NEWTON, Kan. -

An overflowing crowd Friday urged Newton city leaders not to support a plan to bring undocumented immigrant children to town.

"I don't want Newton to be labeled as a racist town. We are not racist," said one man who opposed the proposal. "This is not an issue of race, this is an issue of law."

"Buy them a plane ticket, put them right back on the plane and get them right back home," said another man who spoke before the four Newton City Commissioners over the noon hour.

The special commission meeting came after a last-minute request from the charity that now runs Youthville, EmberHope. It wanted the city to write a letter supporting its grant application for money to bring some of the immigrant children to it's Newton campus.

Despite the last minute nature of the meeting the room was so packed some people had to move to an overflow room across the hall. Some had only learned about the special meeting, and the reason for it, hours earlier.

They came to make sure the commission knew how they felt about the idea of bringing to town some of the thousands of undocumented children immigrants flooding the country's southern border.

"These people are being dumped on the border. Some of them have criminal backgrounds," said one man.

Another ended his statement with, "And if you all do this, I will pack my family up on horseback, I will throw the in a wagon and we will haul our happy rears right on out of town."

EmberHope CEO Shelley Duncan told the commissioners, "While I understand this is a controversial issue, our focus is really just fulfilling our mission which is to help children in need."

EmberHope says it's asking for the federal grant to provide housing for up to 30 of the undocumented immigrant children at a time while they're waiting for their immigration cases to be handled.  Each child would stay at the Youthville facilities about four to six weeks on a rotating basis over the next three years.

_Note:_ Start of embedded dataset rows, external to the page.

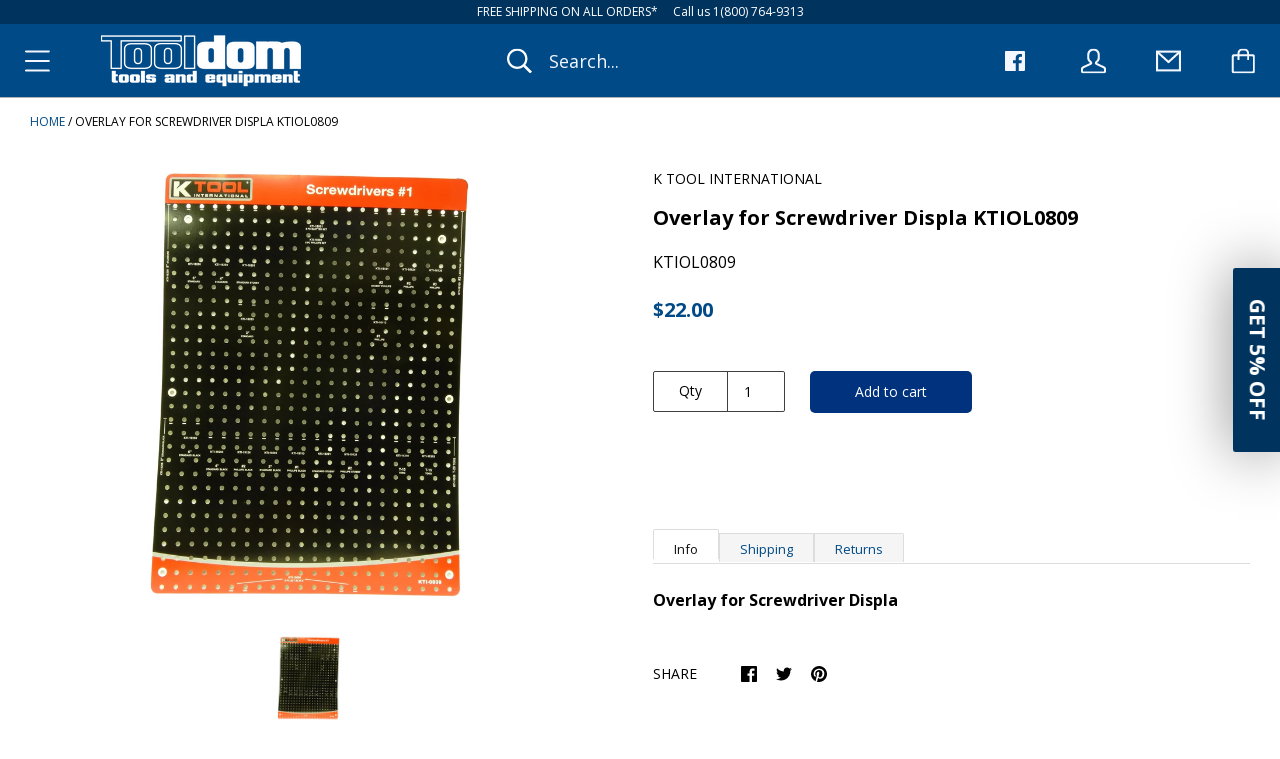

--- FILE ---
content_type: application/javascript
request_url: https://code.buywithprime.amazon.com/default.variant.selector.shopify.js
body_size: 1025
content:
!function(){"use strict";const e="https://order.buywithprime.amazon.com",t="code.buywithprime.amazon.com",n="bootstrap.prod.scoville.dubai.aws.dev",o="bootstrap.gamma.scoville.dubai.aws.dev",a="bootstrap.beta.scoville.dubai.aws.dev",r=()=>{var e;const t=document.currentScript;return null===(e=null==t?void 0:t.src)||void 0===e?void 0:e.split("/")[2]};var i;r(),(r=>{if(!r)return e;switch(r){case t:case n:return e;case o:return"https://joey.gamma.tk.dubai.aws.dev";case a:;}})(r()),(r=>{if(!r)return e;switch(r){case t:case n:case o:return e;case a:;}})(r()),function(e){e.AddToCart="ADD-TO-CART"}(i||(i={}));const s=e=>{try{const{quantity:t}=Object.fromEntries(new URL(e.src).searchParams.entries());return t}catch(e){return"1"}};window.addEventListener("DOMContentLoaded",(async()=>{const e=document.getElementById("amzn-buy-now"),t=await((e,t=document.body)=>new Promise((n=>{if(document.getElementById(e))return n(document.getElementById(e));const o=new MutationObserver((t=>{document.getElementById(e)&&(n(document.getElementById(e)),o.disconnect())}));o.observe(t,{childList:!0,subtree:!0})})))("bwpFrame",(null==e?void 0:e.parentElement)||void 0);void 0!==window.ShopifyAnalytics&&(async(e,t,n)=>{const o=document.querySelector("[name='id']");let a;if(!(o instanceof HTMLInputElement||o instanceof HTMLSelectElement))return void console.error("Unknown element type used for variation selection.");a=o.value;const r=(o,a)=>{var r,i,s;const c=null===(r=n.meta.product.variants)||void 0===r?void 0:r.filter((e=>e.id===parseInt(o)));if(!c||0===c.length)return void t.updateWidget("",a,null===(i=n.meta.product.variants)||void 0===i?void 0:i.map((e=>e.sku)));const d=c[0];if(!d.hasOwnProperty("sku"))return;const u=d.sku;"string"==typeof u&&t.updateWidget(`${u}`,a,null===(s=n.meta.product.variants)||void 0===s?void 0:s.map((e=>e.sku)));const l=e.hasAttribute("debug-mode"),m=new URLSearchParams(window.location.search).get("debugging");if(l&&!m){const e=new URL(window.location.href);e.searchParams.append("debugging","true"),window.history.replaceState(null,"",e.href)}};n.meta.product&&n.meta.product.variants&&n.meta.product.variants.length&&n.meta.product.variants.length>0&&(o instanceof HTMLInputElement?new MutationObserver((t=>{const n=s(e);for(const e of t)if("value"===e.attributeName&&e.target===o){const e=null==o?void 0:o.value;a=e,r(e,n)}})).observe(o,{childList:!1,attributes:!0,subtree:!1}):o instanceof HTMLSelectElement&&setInterval((()=>{const t=o.value;if(a!==t){a=t;const n=s(e);r(t,n)}}),100),window.addEventListener("locationchange",(()=>{const t=new URLSearchParams(window.location.search).get("variant"),n=s(e);t&&r(t,n)})))})(t,window.bwp,window.ShopifyAnalytics)}))}();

Only one person spoke out during the meeting in favor of the plan.

"I want to remind you that we're talking about children. And whatever context we frame this, we are still talking about children," she said.  Then she added, "I tell you that every time I think about this, I think about, 'Whatsoever you do for the least of these you do for me.'"

A letter of recommendation from the city is not required as part of the grant application. After hearing from everyone who wanted to talk, the commission unanimously denied the request.  The vote was greeted by applause.

"I don't think that really what we heard today is balanced in terms of what Newton as a community would say," said Amy Lippoldt, a United Methodist Minister from Newton. She wanted to speak out in favor of the plan, but arrived to late to get on the list.

Part of the reason for the last minute meeting is because EmberHope only began working on the application a few weeks.

The non-profit is applying now because Catholic Charities of Wichita, which EmberHope had expected to apply, couldn't because they didn't have any place for the children to stay.

The grant application is due Monday, August 4th. EmberHope must decide before then whether to move ahead without the support letter from the city.